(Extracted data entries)
** Start **

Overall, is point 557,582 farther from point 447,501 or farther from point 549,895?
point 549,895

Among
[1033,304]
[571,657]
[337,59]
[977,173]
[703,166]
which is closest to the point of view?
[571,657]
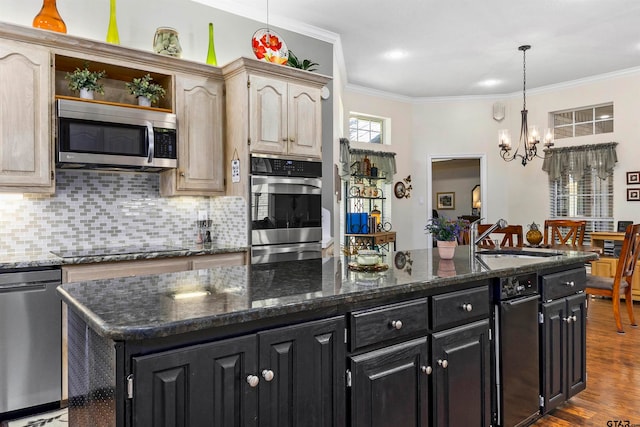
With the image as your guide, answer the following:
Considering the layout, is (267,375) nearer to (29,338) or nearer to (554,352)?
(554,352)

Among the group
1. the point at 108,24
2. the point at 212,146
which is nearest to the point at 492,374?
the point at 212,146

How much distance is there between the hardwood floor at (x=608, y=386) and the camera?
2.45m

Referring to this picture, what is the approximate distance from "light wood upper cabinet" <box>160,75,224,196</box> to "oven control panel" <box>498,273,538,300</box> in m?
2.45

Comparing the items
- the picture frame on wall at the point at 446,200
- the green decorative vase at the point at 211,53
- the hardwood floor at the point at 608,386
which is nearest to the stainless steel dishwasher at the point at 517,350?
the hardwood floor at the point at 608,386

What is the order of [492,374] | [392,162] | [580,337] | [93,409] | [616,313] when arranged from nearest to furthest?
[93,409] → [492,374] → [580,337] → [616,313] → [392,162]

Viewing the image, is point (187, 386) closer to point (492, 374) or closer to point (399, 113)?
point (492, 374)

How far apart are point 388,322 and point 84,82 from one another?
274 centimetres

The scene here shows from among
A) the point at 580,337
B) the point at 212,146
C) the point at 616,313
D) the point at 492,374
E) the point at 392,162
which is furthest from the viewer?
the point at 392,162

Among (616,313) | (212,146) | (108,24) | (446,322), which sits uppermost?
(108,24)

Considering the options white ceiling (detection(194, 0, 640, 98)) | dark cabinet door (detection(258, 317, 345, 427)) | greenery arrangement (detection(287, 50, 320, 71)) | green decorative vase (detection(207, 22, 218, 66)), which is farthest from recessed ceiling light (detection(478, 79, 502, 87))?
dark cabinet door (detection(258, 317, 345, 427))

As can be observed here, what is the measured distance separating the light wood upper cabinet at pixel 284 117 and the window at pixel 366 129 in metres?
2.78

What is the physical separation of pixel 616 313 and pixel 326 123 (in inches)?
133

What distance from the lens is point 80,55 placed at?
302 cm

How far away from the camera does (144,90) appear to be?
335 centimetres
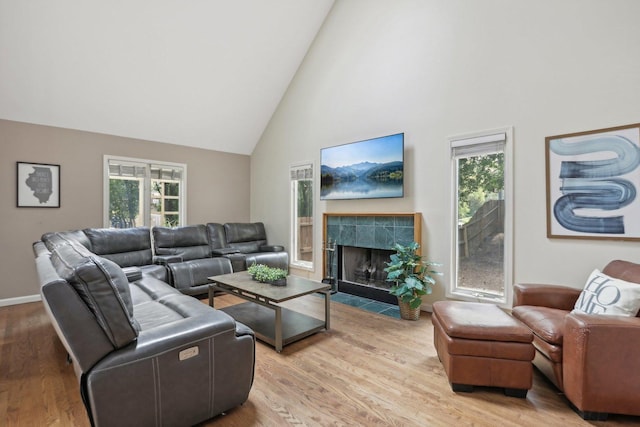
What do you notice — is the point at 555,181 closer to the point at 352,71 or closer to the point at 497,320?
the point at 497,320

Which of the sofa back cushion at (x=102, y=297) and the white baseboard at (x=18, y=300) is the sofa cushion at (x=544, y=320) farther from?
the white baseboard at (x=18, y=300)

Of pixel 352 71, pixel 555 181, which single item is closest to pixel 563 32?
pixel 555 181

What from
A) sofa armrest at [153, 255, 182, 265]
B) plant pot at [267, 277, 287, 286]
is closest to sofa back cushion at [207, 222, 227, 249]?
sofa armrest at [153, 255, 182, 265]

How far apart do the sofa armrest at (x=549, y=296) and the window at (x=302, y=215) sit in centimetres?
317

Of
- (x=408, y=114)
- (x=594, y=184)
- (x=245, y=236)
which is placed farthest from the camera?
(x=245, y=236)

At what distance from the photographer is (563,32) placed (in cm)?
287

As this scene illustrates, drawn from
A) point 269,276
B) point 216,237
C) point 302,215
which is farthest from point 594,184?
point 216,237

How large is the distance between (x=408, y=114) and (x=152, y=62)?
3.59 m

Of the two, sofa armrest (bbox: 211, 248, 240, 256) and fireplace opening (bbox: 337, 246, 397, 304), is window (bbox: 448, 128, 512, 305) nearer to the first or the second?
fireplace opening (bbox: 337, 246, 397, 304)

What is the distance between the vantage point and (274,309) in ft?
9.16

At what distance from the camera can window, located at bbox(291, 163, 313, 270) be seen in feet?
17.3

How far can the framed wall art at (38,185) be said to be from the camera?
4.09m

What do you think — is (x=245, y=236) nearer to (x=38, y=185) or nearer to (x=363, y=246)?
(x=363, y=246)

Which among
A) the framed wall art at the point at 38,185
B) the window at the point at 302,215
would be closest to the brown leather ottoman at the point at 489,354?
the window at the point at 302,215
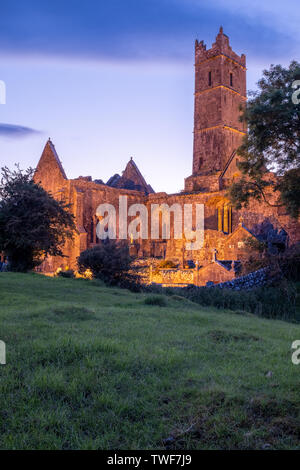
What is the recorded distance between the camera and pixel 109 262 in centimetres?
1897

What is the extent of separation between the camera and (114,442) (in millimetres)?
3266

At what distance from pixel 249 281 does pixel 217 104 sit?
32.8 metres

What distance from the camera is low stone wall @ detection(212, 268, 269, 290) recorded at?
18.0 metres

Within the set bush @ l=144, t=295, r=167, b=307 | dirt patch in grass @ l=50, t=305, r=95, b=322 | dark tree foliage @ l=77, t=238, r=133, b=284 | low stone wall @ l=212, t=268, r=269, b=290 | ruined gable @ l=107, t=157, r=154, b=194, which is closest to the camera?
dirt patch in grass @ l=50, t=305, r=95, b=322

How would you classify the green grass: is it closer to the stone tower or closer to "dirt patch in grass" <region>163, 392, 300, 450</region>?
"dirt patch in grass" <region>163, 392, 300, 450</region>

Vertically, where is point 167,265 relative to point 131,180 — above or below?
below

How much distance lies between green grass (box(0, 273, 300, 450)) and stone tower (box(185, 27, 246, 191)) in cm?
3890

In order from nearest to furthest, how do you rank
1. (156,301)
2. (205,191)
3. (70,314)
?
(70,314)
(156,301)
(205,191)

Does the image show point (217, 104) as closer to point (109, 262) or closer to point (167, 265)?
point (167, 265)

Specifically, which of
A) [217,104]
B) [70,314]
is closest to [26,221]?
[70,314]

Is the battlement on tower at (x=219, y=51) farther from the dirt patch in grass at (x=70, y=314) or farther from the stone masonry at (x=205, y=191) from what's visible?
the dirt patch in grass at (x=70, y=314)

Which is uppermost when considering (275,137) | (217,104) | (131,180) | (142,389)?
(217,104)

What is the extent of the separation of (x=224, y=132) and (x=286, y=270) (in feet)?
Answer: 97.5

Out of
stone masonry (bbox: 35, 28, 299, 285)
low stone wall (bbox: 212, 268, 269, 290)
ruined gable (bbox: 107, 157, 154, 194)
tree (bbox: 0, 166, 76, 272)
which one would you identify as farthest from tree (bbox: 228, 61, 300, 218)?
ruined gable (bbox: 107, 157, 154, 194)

** End **

Repeat everything from the line that contains "What distance from the camera is" down to the line that contains "18.0 metres", word for word.

What distance from the camera is low stone wall @ detection(212, 268, 269, 290) recorded at?
18.0 metres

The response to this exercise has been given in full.